Written Information to Patients:
Agencies must provide patients and caregivers with written instructions that outline the following five items:
- The visit schedule, including the frequency of visits by agency staff.
- The patient’s medication schedule/instructions including the medication name, dose, and frequency of administration. Identify which medications will be administered by agency personnel.
- All treatments that will be administered by agency personnel and personnel acting on behalf of the agency.
- Any other pertinent instruction related to patient needs.
- The name and contact information of the agency’s clinical manager.
Frequently Asked Questions, Answered by Arlene Maxim, RN:
Question: Where can I find the full text of the new Conditions of Participation?
Answer: Here is the link that I use and refer to in my presentations: Medicare and Medicaid Program: Conditions of Participation for Home Health Agencies
Question: You mentioned that the new individualized plan of care must include measurable outcomes. How will the Jimmo v. Sebelius settlement be considered here since improvement or progress is not necessary as long as skilled care is required?
Answer: Jimmo v. Sebelius would continue to be met as long as goals reflect either maintenance therapy, or management and evaluation of an unskilled care plan are documented to reflect the long-term need.
Question: Can the recertification statement for continued need for home health services be written by the agency based on a comprehensive assessment and plan of care orders? We are already having physicians write in the recertification estimate on a verbal order, but based on Webinar 2, I am thinking of using the addendum to the plan of care to incorporate both the recertification statement and recertification estimate.
Answer: While there is no specific direction from CMS on this, the reviewers we see are currently satisfied with language written by the agency. It's important however for the physician to provide the date of potential discharge. Note that the recertification estimate is typically applied to the Plan of Care itself. However you accomplish this, be certain it is clear to the reviewer where to find it! Consider adding a title above the information indicating "Recertification Summary."
Question: Regarding "canned" plans of care, our agency has a standardized home safety measure plan. Many agencies utilize a standard assessment order for specific diagnoses. (For example, "Nurse will assess patient's blood sugar at each visit" for diabetics.) Can we still use these frameworks if we customize and add to them as needed for each individual patient?

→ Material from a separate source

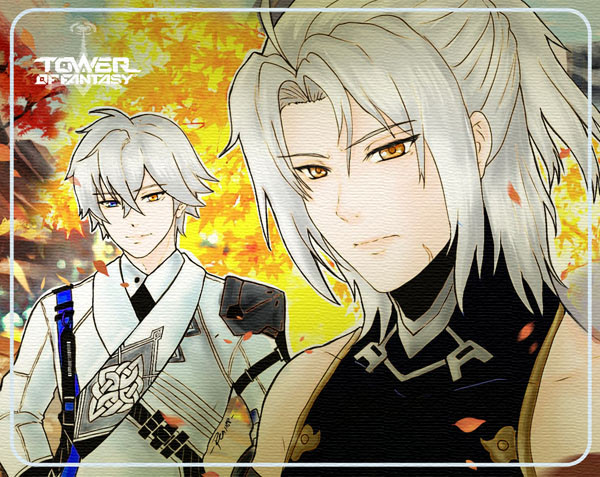 ToF Tian Lang & Ming Jing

Answer: Yes, you will be able to use these types of strategies, just be certain that the information clearly pertains to the individual patient and isn't language used on every patient.
Question: Can you provide more detail about the information that must be provided to patients?

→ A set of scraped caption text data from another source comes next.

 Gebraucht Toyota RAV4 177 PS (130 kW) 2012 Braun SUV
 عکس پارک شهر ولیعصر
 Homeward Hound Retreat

Answer: Please refer to the Rule at 484.60(e) "Written information to the patient." It lists five items: “The new provision requires the HHA to provide written instructions to the patient and caregiver outlining visit schedule, including frequency of visits; medication schedule/instructions; treatments administered by HHA personnel ad personnel acting on the behalf of the HHA; pertinent instruction related to patient care; and the name and contact information of the HHA clinical manager."